#642641
Eva LaFey
Lady

In my earliest memories, at about 3 years old, I was wearing my older sister’s hand-me-downs. She would dress me up in skirts, dresses, sometimes a wig. I remember how much I loved the corset with the tiny, pink flower on the front. That was my favorite! Being a little kid, I didn’t realize everyone wouldn’t be as excited as I was about the corset. At the dinner table, I pulled up my shirt to show everyone how pretty it was. My father, a self-proclaimed alpha male, blew up. From then on, I had to be in dull, boring boy’s clothes before he got home from work. My days were spent in colorful and fun girl clothes. I was so happy, until time to change so my father wouldn’t blow his top. Somewhere around 4 or 5, I refused to wear my sister’s panties. I still wanted to wear her dresses and such, but I guess societies expectations had started to become clear to me.
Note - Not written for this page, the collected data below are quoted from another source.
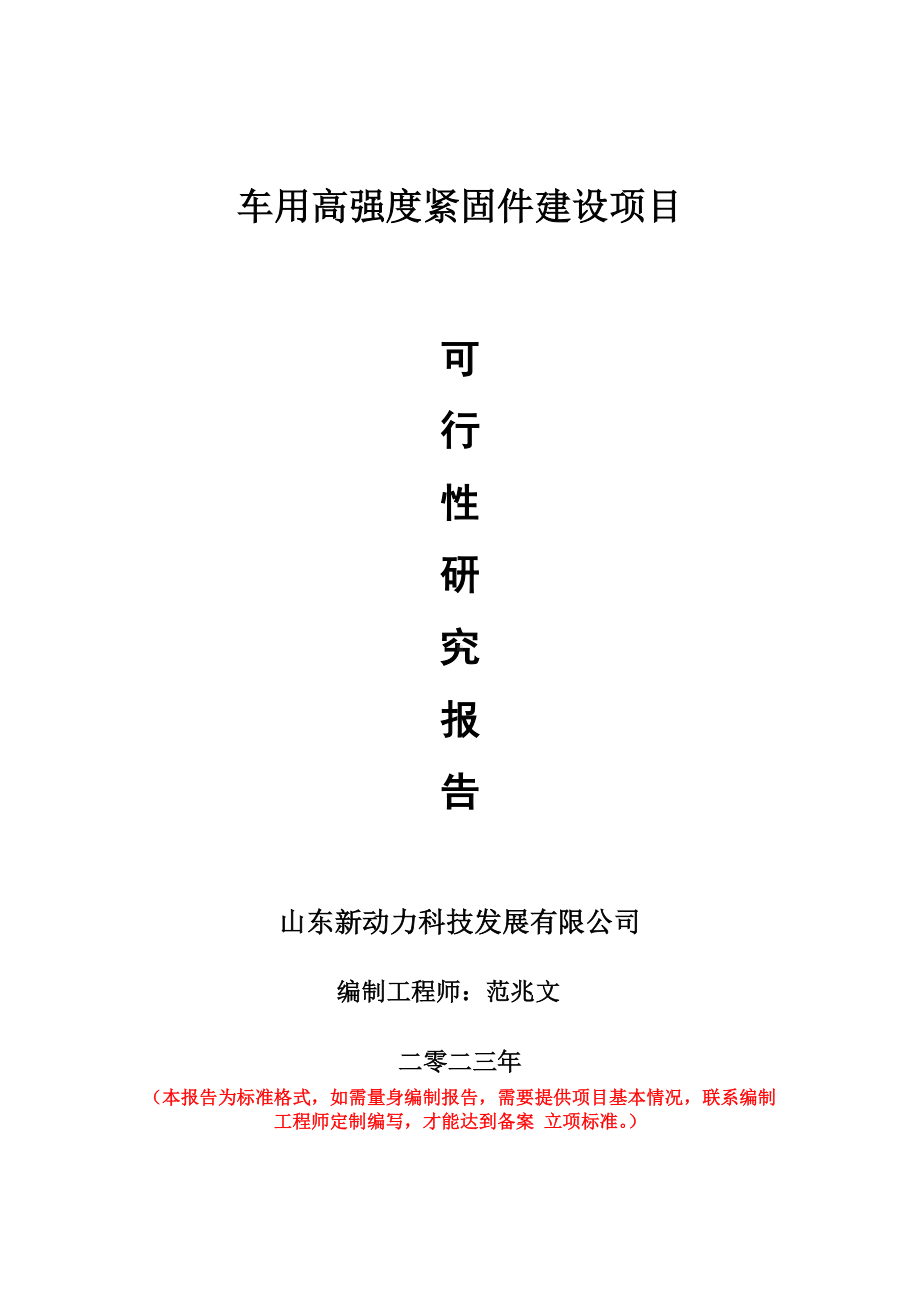 车用高强度紧固件建设项目

可
行
性
研
究
报
告

山东新动力科技发展有限公司

编制工程师：范兆文

二零二三年

（本报告为标准格式，如需量身编制报告，需要提供项目基本情况，联系编制工程师定制编写，才能达到备案 立项标准。）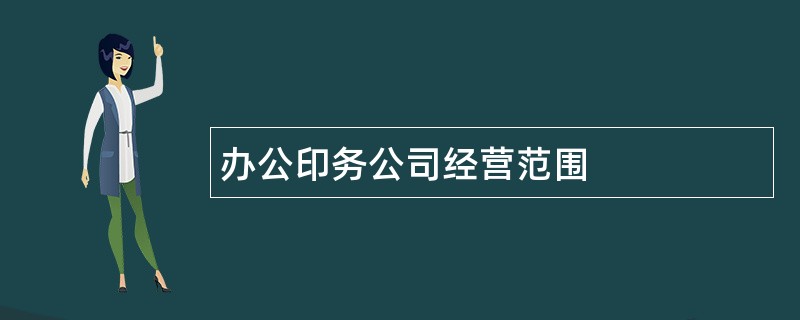 办公印务公司经营范围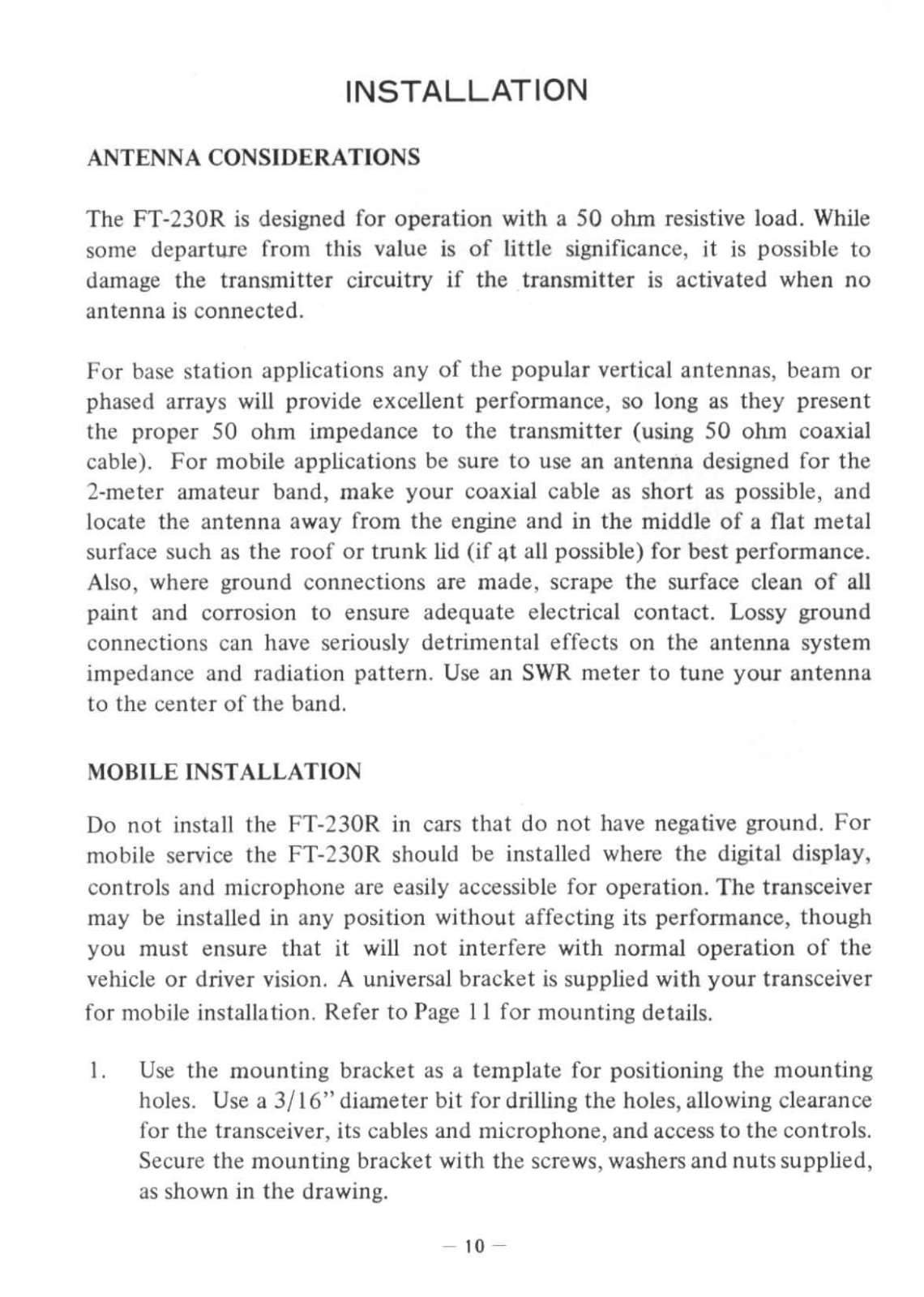 INSTALLATION

ANTENNA CONSIDERATIONS

The FT-230R is designed for operation with a 50 ohm resistive load. While some departure from this value is of little significance, it is possible to damage the transmitter circuitry if the transmitter is activated when no antenna is connected.

For base station applications any of the popular vertical antennas, beam or phased arrays will provide excellent performance, so long as they present the proper 50 ohm impedance to the transmitter (using 50 ohm coaxial cable). For mobile applications be sure to use an antenna designed for the 2-meter amateur band, make your coaxial cable as short as possible, and locate the antenna away from the engine and in the middle of a flat metal surface such as the roof or trunk lid (if at all possible) for best performance. Also, where ground connections are made, scrape the surface clean of all paint and corrosion to ensure adequate electrical contact. Lossy ground connections can have seriously detrimental effects on the antenna system impedance and radiation pattern. Use an SWR meter to tune your antenna to the center of the band.

MOBILE INSTALLATION

Do not install the FT-230R in cars that do not have negative ground. For mobile service the FT-230R should be installed where the digital display, controls and microphone are easily accessible for operation. The transceiver may be installed in any position without affecting its performance, though you must ensure that it will not interfere with normal operation of the vehicle or driver vision. A universal bracket is supplied with your transceiver for mobile installation. Refer to Page 11 for mounting details.

1. Use the mounting bracket as a template for positioning the mounting holes. Use a 3/16" diameter bit for drilling the holes, allowing clearance for the transceiver, its cables and microphone, and access to the controls. Secure the mounting bracket with the screws, washers and nuts supplied, as shown in the drawing.

— 10 —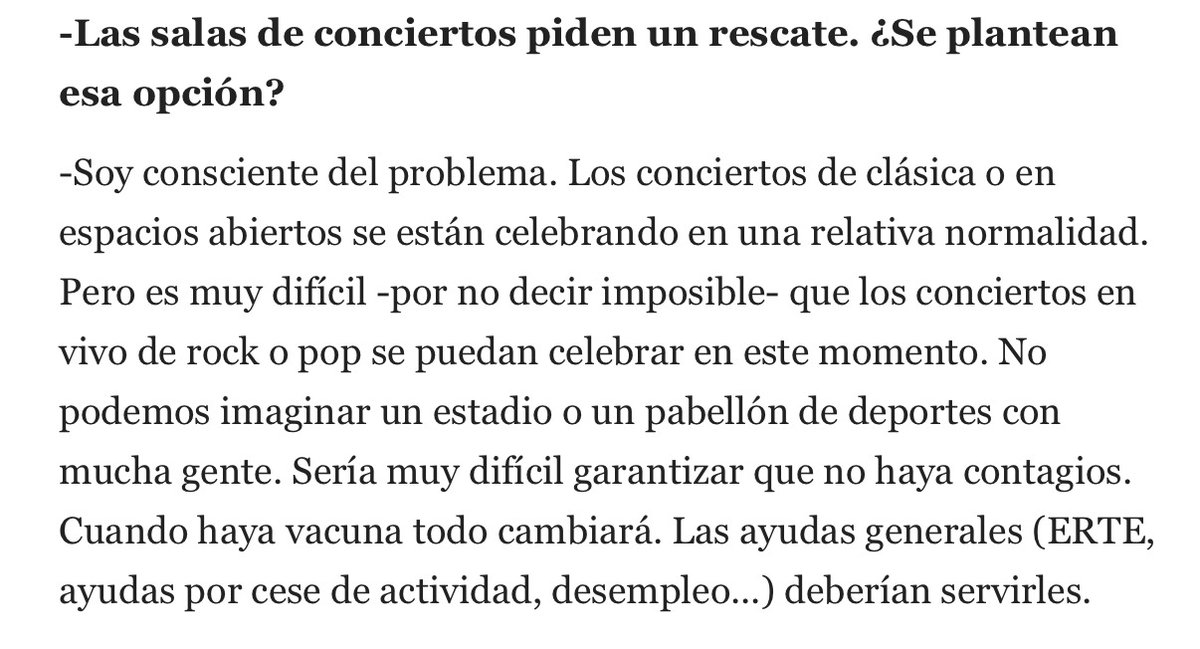 -Las salas de conciertos piden un rescate. ¿Se plantean esa opción?

-Soy consciente del problema. Los conciertos de clásica o en espacios abiertos se están celebrando en una relativa normalidad. Pero es muy difícil -por no decir imposible- que los conciertos en vivo de rock o pop se puedan celebrar en este momento. No podemos imaginar un estadio o un pabellón de deportes con mucha gente. Sería muy difícil garantizar que no haya contagios. Cuando haya vacuna todo cambiará. Las ayudas generales (ERTE, ayudas por cese de actividad, desempleo...) deberían servirles.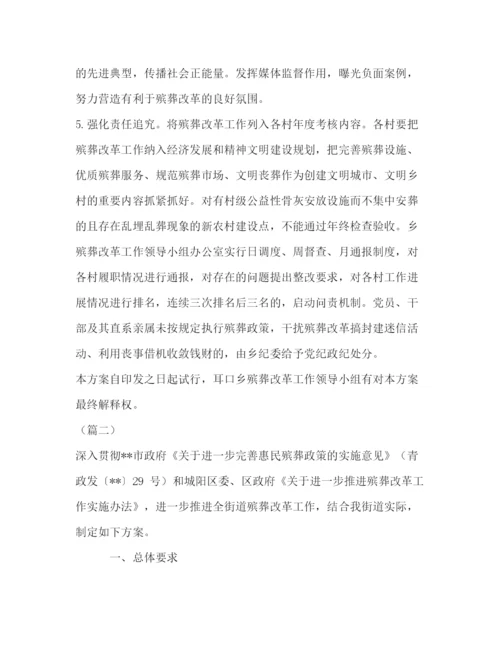 的先进典型，传播社会正能量。发挥媒体监督作用，曝光负面案例，努力营造有利于殡葬改革的良好氛围。

5. 强化责任追究。将殡葬改革工作列入各村年度考核内容。各村要把殡葬改革工作纳入经济发展和精神文明建设规划，把完善殡葬设施、优质殡葬服务、规范殡葬市场、文明丧葬作为创建文明城市、文明乡村的重要内容抓紧抓好。对有村级公益性骨灰安放设施而不集中安葬的且存在乱埋乱葬现象的新农村建设点，不能通过年终检查验收。乡殡葬改革工作领导小组办公室实行日调度、周督查、月通报制度，对各村履职情况进行通报，对存在的问题提出整改要求，对各村工作进展情况进行排名，连续三次排名后三名的，启动问责机制。党员、干部及其直系亲属未按规定执行殡葬政策，干扰殡葬改革搞封建迷信活动、利用丧事借机收敛钱财的，由乡纪委给予党纪政纪处分。

本方案自印发之日起试行，耳口乡殡葬改革工作领导小组有对本方案最终解释权。

（篇二）

深入贯彻**市政府《关于进一步完善惠民殡葬政策的实施意见》（青政发〔**〕29 号）和城阳区委、区政府《关于进一步推进殡葬改革工作实施办法》，进一步推进全街道殡葬改革工作，结合我街道实际，制定如下方案。

一、总体要求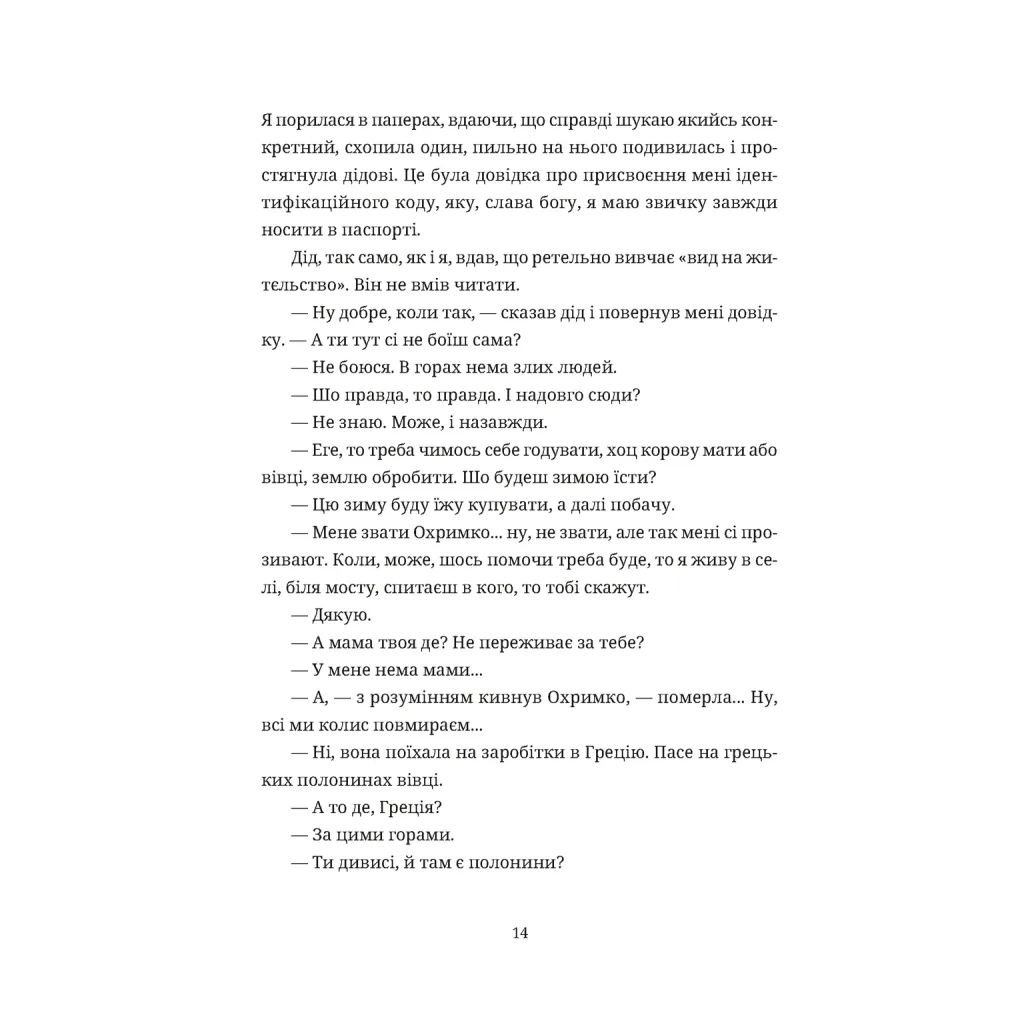 Я порилася в паперах, вдаючи, що справді шукаю якийсь конкретний, схопила один, пильно на нього подивилась і простягнула дідові. Це була довідка про присвоєння мені ідентифікаційного коду, яку, слава богу, я маю звичку завжди носити в паспорті.

Дід, так само, як і я, вдав, що ретельно вивчає «вид на жительство». Він не вмів читати.

— Ну добре, коли так, — сказав дід і повернув мені довідку. — А ти тут сі не боїш сама?

— Не боюся. В горах нема злих людей.

— Шо правда, то правда. І надовго сюди?

— Не знаю. Може, і назавжди.

— Еге, то треба чимось себе годувати, хоц корову мати або вівці, землю обробити. Шо будеш зимою їсти?

— Цю зиму буду їжу купувати, а далі побачу.

— Мене звати Охримко... ну, не звати, але так мені сі прозивают. Коли, може, шось помочи треба буде, то я живу в селі, біля мосту, спитаєш в кого, то тобі скажут.

— Дякую.

— А мама твоя де? Не переживає за тебе?

— У мене нема мами...

— А, — з розумінням кивнув Охримко, — померла... Ну, всі ми колис повмираєм...

— Ні, вона поїхала на заробітки в Грецію. Пасе на грецьких полонинах вівці.

— А то де, Греція?

— За цими горами.

— Ти дивисі, й там є полонини?

14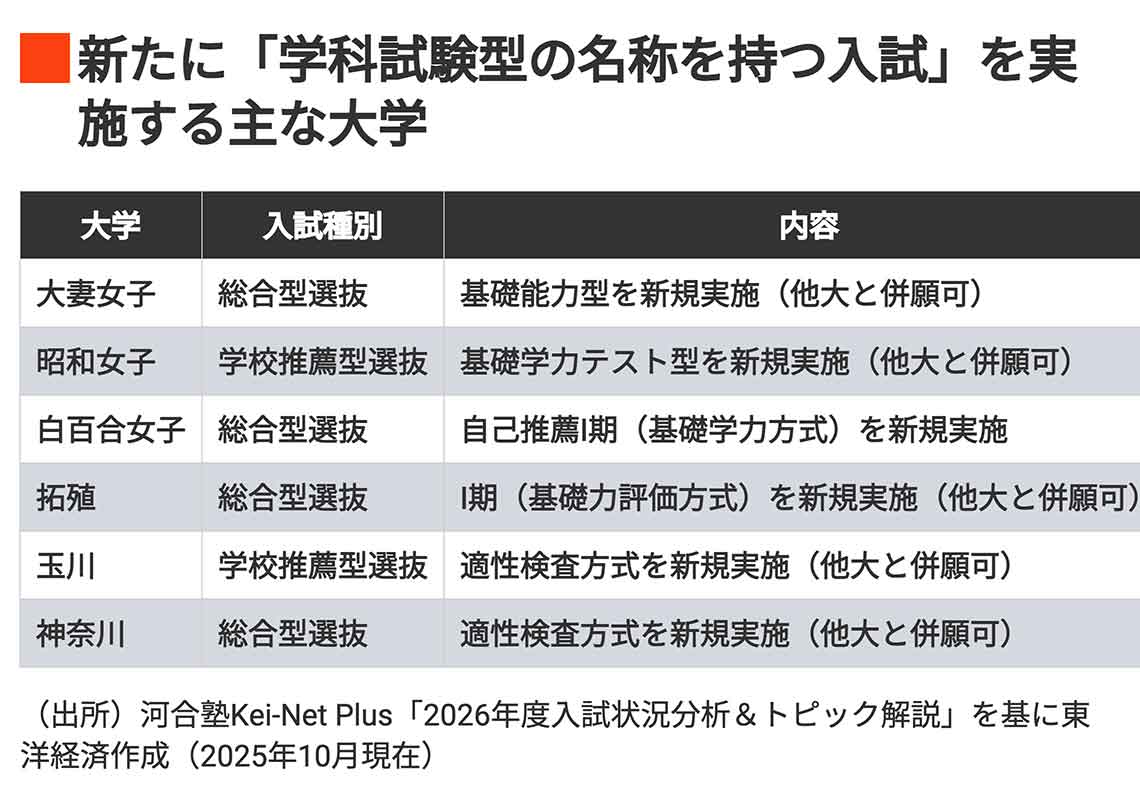 新たに「学科試験型の名称を持つ入試」を実施する主な大学

| 大学 | 入試種別 | 内容 |
|---|---|---|
| 大妻女子 | 総合型選抜 | 基礎能力型を新規実施（他大と併願可） |
| 昭和女子 | 学校推薦型選抜 | 基礎学力テスト型を新規実施（他大と併願可） |
| 白百合女子 | 総合型選抜 | 自己推薦I期（基礎学力方式）を新規実施 |
| 拓殖 | 総合型選抜 | I期（基礎力評価方式）を新規実施（他大と併願可） |
| 玉川 | 学校推薦型選抜 | 適性検査方式を新規実施（他大と併願可） |
| 神奈川 | 総合型選抜 | 適性検査方式を新規実施（他大と併願可） |

（出所）河合塾Kei-Net Plus「2026年度入試状況分析＆トピック解説」を基に東洋経済作成（2025年10月現在）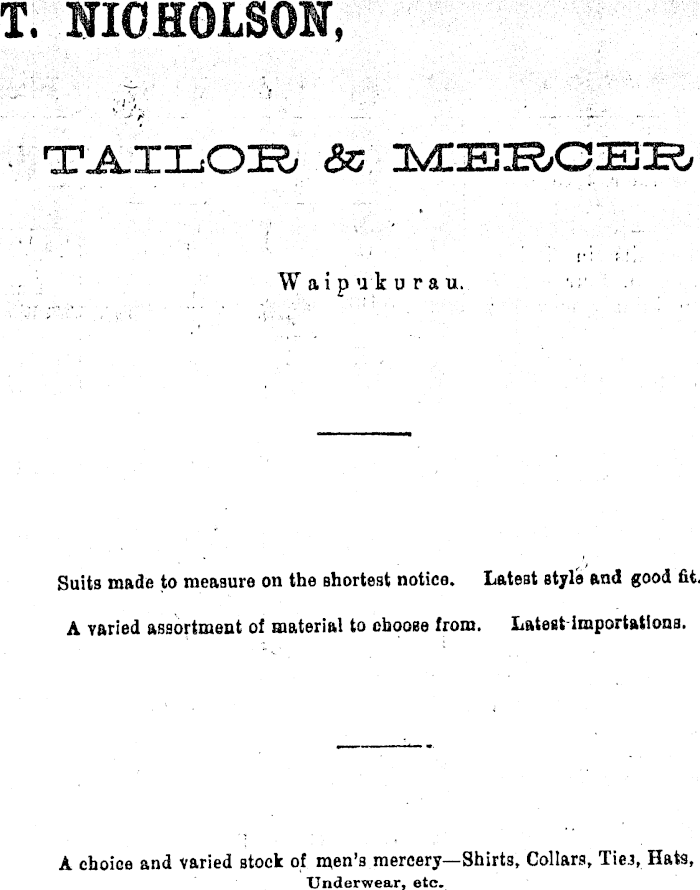 T. NICHOLSON,

TAILOR & MERCER

Waipukurau.

Suits made to measure on the shortest notice. Latest style and good fit.

A varied assortment of material to choose from. Latest importations.

A choice and varied stock of men's mercery—Shirts, Collars, Ties, Hats, Underwear, etc.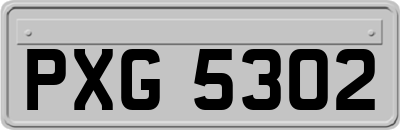 PXG 5302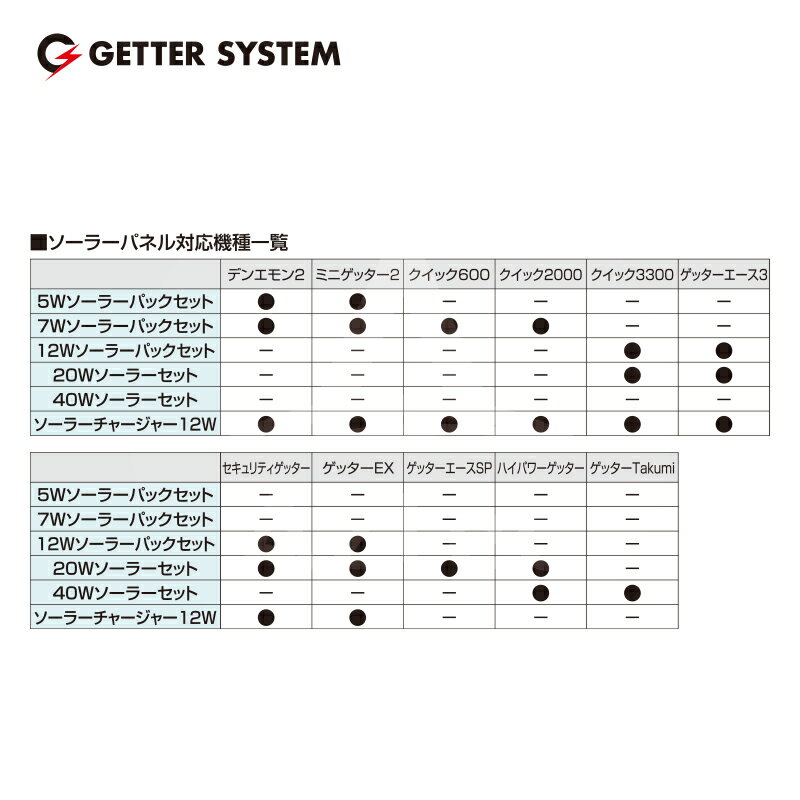 GETTER SYSTEM

■ソーラーパネル対応機種一覧

| | デンエモン2 | ミニゲッター2 | クイック600 | クイック2000 | クイック3300 | ゲッターエース3 |
|---|---|---|---|---|---|---|
| 5Wソーラーパックセット | ● | ● | ー | ー | ー | ー |
| 7Wソーラーパックセット | ● | ● | ● | ● | ー | ー |
| 12Wソーラーパックセット | ー | ー | ー | ー | ● | ● |
| 20Wソーラーセット | ー | ー | ー | ー | ● | ● |
| 40Wソーラーセット | ー | ー | ー | ー | ー | ー |
| ソーラーチャージャー12W | ● | ● | ● | ● | ● | ● |

| | セキュリティゲッター | ゲッターEX | ゲッターエースSP | ハイパワーゲッター | ゲッターTakumi |
|---|---|---|---|---|---|
| 5Wソーラーパックセット | ー | ー | ー | ー | ー |
| 7Wソーラーパックセット | ー | ー | ー | ー | ー |
| 12Wソーラーパックセット | ● | ● | ー | ー | ー |
| 20Wソーラーセット | ● | ● | ● | ● | ー |
| 40Wソーラーセット | ー | ー | ー | ● | ● |
| ソーラーチャージャー12W | ● | ● | ー | ー | ー |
The end of my childhood in skirts was when I was about 6. I was walking to school when I realized I was still wearing nail polish. I frantically tried to scrub it off in the sandbox outside the classroom. All day I hid my hands, hoping none of the other boys would notice. A few times after that, when I was out of clean underwear, my mother would give me a pair of my sister’s panties to wear for the day. I loved all the little flowers on them; it made me feel pretty.